サンタらしい装いと言えば、上下赤い服と大きな白い袋。
そして、お家芸とも呼べる不法侵入だけ。
「……帰ってくれます?」
椅子に座って机に向き合い、職場で処理し切れなかった書類を睨んでいた俺は、声がした方をゆっくりと振り返る。
「ツレないなぁ? せっかくのクリスマスなのに」
不法侵入者──もとい、サンタは唇を尖らせ、ベランダから勝手に俺の部屋に入ってきた。……なるほど。一応、靴は脱いでいるようだ。
「サンタ、俺も暇じゃないんですけど……」
「まぁまぁ! ……いつも仕事を頑張っている君に、サンタさんからのプレゼントだよっ!」
頼んでいない。
あと、俺はもうそんな歳ではないのだ。
どうして、毎年この男はクリスマスの日にやってくるのだろうか。
自身を『サンタ』と名乗り、当然のように部屋にやってきて、当然のようにプレゼントを渡してきて。……忍んでいないところを除けば、本当にサンタのようだ。
「今年でいくつだっけ?」
「……二十七」
そう。
二十七の男のところにやってくるサンタクロースなんて、明らかにおかしいだろう。
「知ってた知ってた! だからこそ、今年のプレゼントは悩んだよ~? 年齢にちなんで、ツナ缶にしようかとも思っちゃった」
「プレゼントとか要らないので帰って下さい」
「ほんっっっとにツレない!」
サンタは座り込んで、仕事をしている俺のために、大きな袋からゴソゴソとプレゼントを探している。
……うん。
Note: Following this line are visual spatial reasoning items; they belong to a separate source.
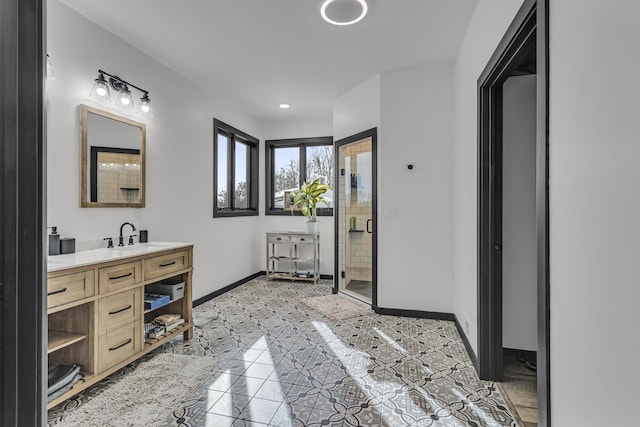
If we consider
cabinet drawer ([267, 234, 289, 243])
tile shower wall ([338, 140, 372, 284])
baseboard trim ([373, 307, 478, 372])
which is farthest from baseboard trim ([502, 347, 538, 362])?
cabinet drawer ([267, 234, 289, 243])

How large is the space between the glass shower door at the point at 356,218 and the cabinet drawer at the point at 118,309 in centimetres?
233

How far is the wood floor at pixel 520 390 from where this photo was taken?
1.81 metres

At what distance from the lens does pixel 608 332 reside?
35.0 inches

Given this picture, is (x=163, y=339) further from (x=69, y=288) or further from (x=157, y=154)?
(x=157, y=154)

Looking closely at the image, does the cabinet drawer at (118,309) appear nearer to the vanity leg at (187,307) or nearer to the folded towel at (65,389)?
the folded towel at (65,389)

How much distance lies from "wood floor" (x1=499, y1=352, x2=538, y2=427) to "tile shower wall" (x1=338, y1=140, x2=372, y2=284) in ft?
5.65

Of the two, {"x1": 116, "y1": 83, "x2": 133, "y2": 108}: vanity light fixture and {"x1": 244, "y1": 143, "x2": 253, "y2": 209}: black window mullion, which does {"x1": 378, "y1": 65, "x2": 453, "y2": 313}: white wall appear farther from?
{"x1": 244, "y1": 143, "x2": 253, "y2": 209}: black window mullion

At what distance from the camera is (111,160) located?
2.70m

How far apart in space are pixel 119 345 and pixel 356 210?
2786mm

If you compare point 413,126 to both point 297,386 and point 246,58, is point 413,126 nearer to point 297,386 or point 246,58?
point 246,58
頼んでいない、本当に。
「だいたい、どうして毎年俺のところに来るんですか? 子供じゃありませんし、大前提として……あなた、怪しすぎです」
至極当然の問いにも、サンタは笑顔で応対した。
「サンタってのは怪しいもんだろ?」
「消えて下さい」
どうしてこの、自身を『サンタ』と名乗る男は毎年毎年……俺の心をかき乱すのだろうか。
年に一回だけ現れて、他愛も無い雑談をした後、妙にこじゃれたプレゼントを置いて、消えていく。
本名も年齢も不明な、謎の男。胡散臭い笑みを浮かべて、俺を愛おしそうに眺めて……本当に、意味不明。
……それが、毎年の感想。けれど、今年は少し違う。
──どうして俺はこんな男に、プレゼントなんて用意しているのだろうか。
俺は今年、初めて……サンタと名乗る怪しすぎる男に、プレゼントを用意したのだ。
来ない可能性だって、十分にあった。けれど、気の迷いと言うか……このプレゼントを店で見つけたとき、思わず考えてしまったのだ。
──サンタに似合いそうだな、と。
思わずサンタを見つめると、怪訝そうな表情が返ってきた。
「ん? なになに? どうしたの? そんなに見つめてきて~」
「いえ、なにも」
だが……いざ渡すとなると、照れ臭いものだ。